*Assigned task*. Repeat the entire listing exactly.

*Excerpted records*.
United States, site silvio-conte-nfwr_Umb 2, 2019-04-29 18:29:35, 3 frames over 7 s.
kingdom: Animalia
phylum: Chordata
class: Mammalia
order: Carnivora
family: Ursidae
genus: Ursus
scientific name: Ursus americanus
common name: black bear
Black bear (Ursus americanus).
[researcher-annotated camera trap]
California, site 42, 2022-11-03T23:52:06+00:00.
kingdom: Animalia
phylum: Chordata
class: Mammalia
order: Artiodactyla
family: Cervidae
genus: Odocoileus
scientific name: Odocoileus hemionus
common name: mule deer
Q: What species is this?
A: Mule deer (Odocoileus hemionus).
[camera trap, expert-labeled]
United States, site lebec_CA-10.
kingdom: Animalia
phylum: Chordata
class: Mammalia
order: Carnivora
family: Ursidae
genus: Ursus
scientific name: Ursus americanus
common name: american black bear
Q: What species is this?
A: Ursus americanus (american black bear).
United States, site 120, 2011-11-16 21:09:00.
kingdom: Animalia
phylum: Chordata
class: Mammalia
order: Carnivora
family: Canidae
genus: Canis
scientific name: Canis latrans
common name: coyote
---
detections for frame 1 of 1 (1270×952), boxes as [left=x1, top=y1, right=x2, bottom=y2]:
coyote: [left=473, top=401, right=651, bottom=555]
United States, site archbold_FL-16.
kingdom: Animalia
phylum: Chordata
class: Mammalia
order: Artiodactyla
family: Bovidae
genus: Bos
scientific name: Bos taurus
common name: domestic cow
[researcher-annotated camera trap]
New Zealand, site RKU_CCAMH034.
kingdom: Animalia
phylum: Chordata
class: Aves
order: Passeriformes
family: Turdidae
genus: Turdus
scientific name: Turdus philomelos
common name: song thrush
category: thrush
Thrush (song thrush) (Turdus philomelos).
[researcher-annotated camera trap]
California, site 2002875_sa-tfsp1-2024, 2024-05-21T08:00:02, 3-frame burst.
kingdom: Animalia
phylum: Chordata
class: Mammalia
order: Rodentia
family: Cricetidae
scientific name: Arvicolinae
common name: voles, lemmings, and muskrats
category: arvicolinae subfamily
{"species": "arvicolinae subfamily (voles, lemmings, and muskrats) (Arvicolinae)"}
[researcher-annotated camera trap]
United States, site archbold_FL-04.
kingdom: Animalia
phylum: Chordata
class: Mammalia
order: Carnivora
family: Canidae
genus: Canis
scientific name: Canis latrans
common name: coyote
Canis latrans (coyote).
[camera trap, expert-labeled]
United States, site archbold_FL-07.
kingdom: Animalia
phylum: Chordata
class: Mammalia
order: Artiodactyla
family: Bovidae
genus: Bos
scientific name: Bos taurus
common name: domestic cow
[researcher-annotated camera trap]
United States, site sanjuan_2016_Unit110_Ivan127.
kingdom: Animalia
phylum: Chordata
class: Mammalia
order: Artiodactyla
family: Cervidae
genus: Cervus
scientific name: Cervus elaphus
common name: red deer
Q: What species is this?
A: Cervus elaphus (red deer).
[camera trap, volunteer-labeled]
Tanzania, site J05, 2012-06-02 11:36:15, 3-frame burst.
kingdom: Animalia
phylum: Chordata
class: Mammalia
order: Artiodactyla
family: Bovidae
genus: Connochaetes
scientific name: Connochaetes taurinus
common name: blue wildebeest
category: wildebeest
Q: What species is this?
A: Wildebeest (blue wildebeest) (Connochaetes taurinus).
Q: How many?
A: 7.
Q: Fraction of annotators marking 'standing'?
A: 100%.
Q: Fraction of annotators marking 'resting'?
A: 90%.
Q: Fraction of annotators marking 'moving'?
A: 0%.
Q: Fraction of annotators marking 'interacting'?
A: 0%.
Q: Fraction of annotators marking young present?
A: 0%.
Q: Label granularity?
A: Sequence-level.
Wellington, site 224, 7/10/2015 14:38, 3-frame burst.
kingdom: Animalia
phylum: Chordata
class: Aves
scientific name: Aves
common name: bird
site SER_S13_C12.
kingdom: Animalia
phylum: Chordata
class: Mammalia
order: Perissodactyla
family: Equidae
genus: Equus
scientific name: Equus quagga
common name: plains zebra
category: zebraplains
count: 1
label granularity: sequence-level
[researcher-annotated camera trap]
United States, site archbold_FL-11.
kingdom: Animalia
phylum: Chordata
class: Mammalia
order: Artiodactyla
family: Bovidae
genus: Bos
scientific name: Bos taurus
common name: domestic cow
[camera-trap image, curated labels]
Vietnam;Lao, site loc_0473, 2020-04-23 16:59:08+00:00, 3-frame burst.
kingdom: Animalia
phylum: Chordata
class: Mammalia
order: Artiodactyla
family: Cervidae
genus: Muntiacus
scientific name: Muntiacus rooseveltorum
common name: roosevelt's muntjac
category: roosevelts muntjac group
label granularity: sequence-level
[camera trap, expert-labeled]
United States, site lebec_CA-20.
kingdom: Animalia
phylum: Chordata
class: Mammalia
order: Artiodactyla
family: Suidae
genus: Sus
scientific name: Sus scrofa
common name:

*Task result*.
United States, site silvio-conte-nfwr_Umb 2, 2019-04-29 18:29:35, 3 frames over 7 s.
kingdom: Animalia
phylum: Chordata
class: Mammalia
order: Carnivora
family: Ursidae
genus: Ursus
scientific name: Ursus americanus
common name: black bear
Black bear (Ursus americanus).
[researcher-annotated camera trap]
California, site 42, 2022-11-03T23:52:06+00:00.
kingdom: Animalia
phylum: Chordata
class: Mammalia
order: Artiodactyla
family: Cervidae
genus: Odocoileus
scientific name: Odocoileus hemionus
common name: mule deer
Q: What species is this?
A: Mule deer (Odocoileus hemionus).
[camera trap, expert-labeled]
United States, site lebec_CA-10.
kingdom: Animalia
phylum: Chordata
class: Mammalia
order: Carnivora
family: Ursidae
genus: Ursus
scientific name: Ursus americanus
common name: american black bear
Q: What species is this?
A: Ursus americanus (american black bear).
United States, site 120, 2011-11-16 21:09:00.
kingdom: Animalia
phylum: Chordata
class: Mammalia
order: Carnivora
family: Canidae
genus: Canis
scientific name: Canis latrans
common name: coyote
---
detections for frame 1 of 1 (1270×952), boxes as [left=x1, top=y1, right=x2, bottom=y2]:
coyote: [left=473, top=401, right=651, bottom=555]
United States, site archbold_FL-16.
kingdom: Animalia
phylum: Chordata
class: Mammalia
order: Artiodactyla
family: Bovidae
genus: Bos
scientific name: Bos taurus
common name: domestic cow
[researcher-annotated camera trap]
New Zealand, site RKU_CCAMH034.
kingdom: Animalia
phylum: Chordata
class: Aves
order: Passeriformes
family: Turdidae
genus: Turdus
scientific name: Turdus philomelos
common name: song thrush
category: thrush
Thrush (song thrush) (Turdus philomelos).
[researcher-annotated camera trap]
California, site 2002875_sa-tfsp1-2024, 2024-05-21T08:00:02, 3-frame burst.
kingdom: Animalia
phylum: Chordata
class: Mammalia
order: Rodentia
family: Cricetidae
scientific name: Arvicolinae
common name: voles, lemmings, and muskrats
category: arvicolinae subfamily
{"species": "arvicolinae subfamily (voles, lemmings, and muskrats) (Arvicolinae)"}
[researcher-annotated camera trap]
United States, site archbold_FL-04.
kingdom: Animalia
phylum: Chordata
class: Mammalia
order: Carnivora
family: Canidae
genus: Canis
scientific name: Canis latrans
common name: coyote
Canis latrans (coyote).
[camera trap, expert-labeled]
United States, site archbold_FL-07.
kingdom: Animalia
phylum: Chordata
class: Mammalia
order: Artiodactyla
family: Bovidae
genus: Bos
scientific name: Bos taurus
common name: domestic cow
[researcher-annotated camera trap]
United States, site sanjuan_2016_Unit110_Ivan127.
kingdom: Animalia
phylum: Chordata
class: Mammalia
order: Artiodactyla
family: Cervidae
genus: Cervus
scientific name: Cervus elaphus
common name: red deer
Q: What species is this?
A: Cervus elaphus (red deer).
[camera trap, volunteer-labeled]
Tanzania, site J05, 2012-06-02 11:36:15, 3-frame burst.
kingdom: Animalia
phylum: Chordata
class: Mammalia
order: Artiodactyla
family: Bovidae
genus: Connochaetes
scientific name: Connochaetes taurinus
common name: blue wildebeest
category: wildebeest
Q: What species is this?
A: Wildebeest (blue wildebeest) (Connochaetes taurinus).
Q: How many?
A: 7.
Q: Fraction of annotators marking 'standing'?
A: 100%.
Q: Fraction of annotators marking 'resting'?
A: 90%.
Q: Fraction of annotators marking 'moving'?
A: 0%.
Q: Fraction of annotators marking 'interacting'?
A: 0%.
Q: Fraction of annotators marking young present?
A: 0%.
Q: Label granularity?
A: Sequence-level.
Wellington, site 224, 7/10/2015 14:38, 3-frame burst.
kingdom: Animalia
phylum: Chordata
class: Aves
scientific name: Aves
common name: bird
site SER_S13_C12.
kingdom: Animalia
phylum: Chordata
class: Mammalia
order: Perissodactyla
family: Equidae
genus: Equus
scientific name: Equus quagga
common name: plains zebra
category: zebraplains
count: 1
label granularity: sequence-level
[researcher-annotated camera trap]
United States, site archbold_FL-11.
kingdom: Animalia
phylum: Chordata
class: Mammalia
order: Artiodactyla
family: Bovidae
genus: Bos
scientific name: Bos taurus
common name: domestic cow
[camera-trap image, curated labels]
Vietnam;Lao, site loc_0473, 2020-04-23 16:59:08+00:00, 3-frame burst.
kingdom: Animalia
phylum: Chordata
class: Mammalia
order: Artiodactyla
family: Cervidae
genus: Muntiacus
scientific name: Muntiacus rooseveltorum
common name: roosevelt's muntjac
category: roosevelts muntjac group
label granularity: sequence-level
[camera trap, expert-labeled]
United States, site lebec_CA-20.
kingdom: Animalia
phylum: Chordata
class: Mammalia
order: Artiodactyla
family: Suidae
genus: Sus
scientific name: Sus scrofa
common name:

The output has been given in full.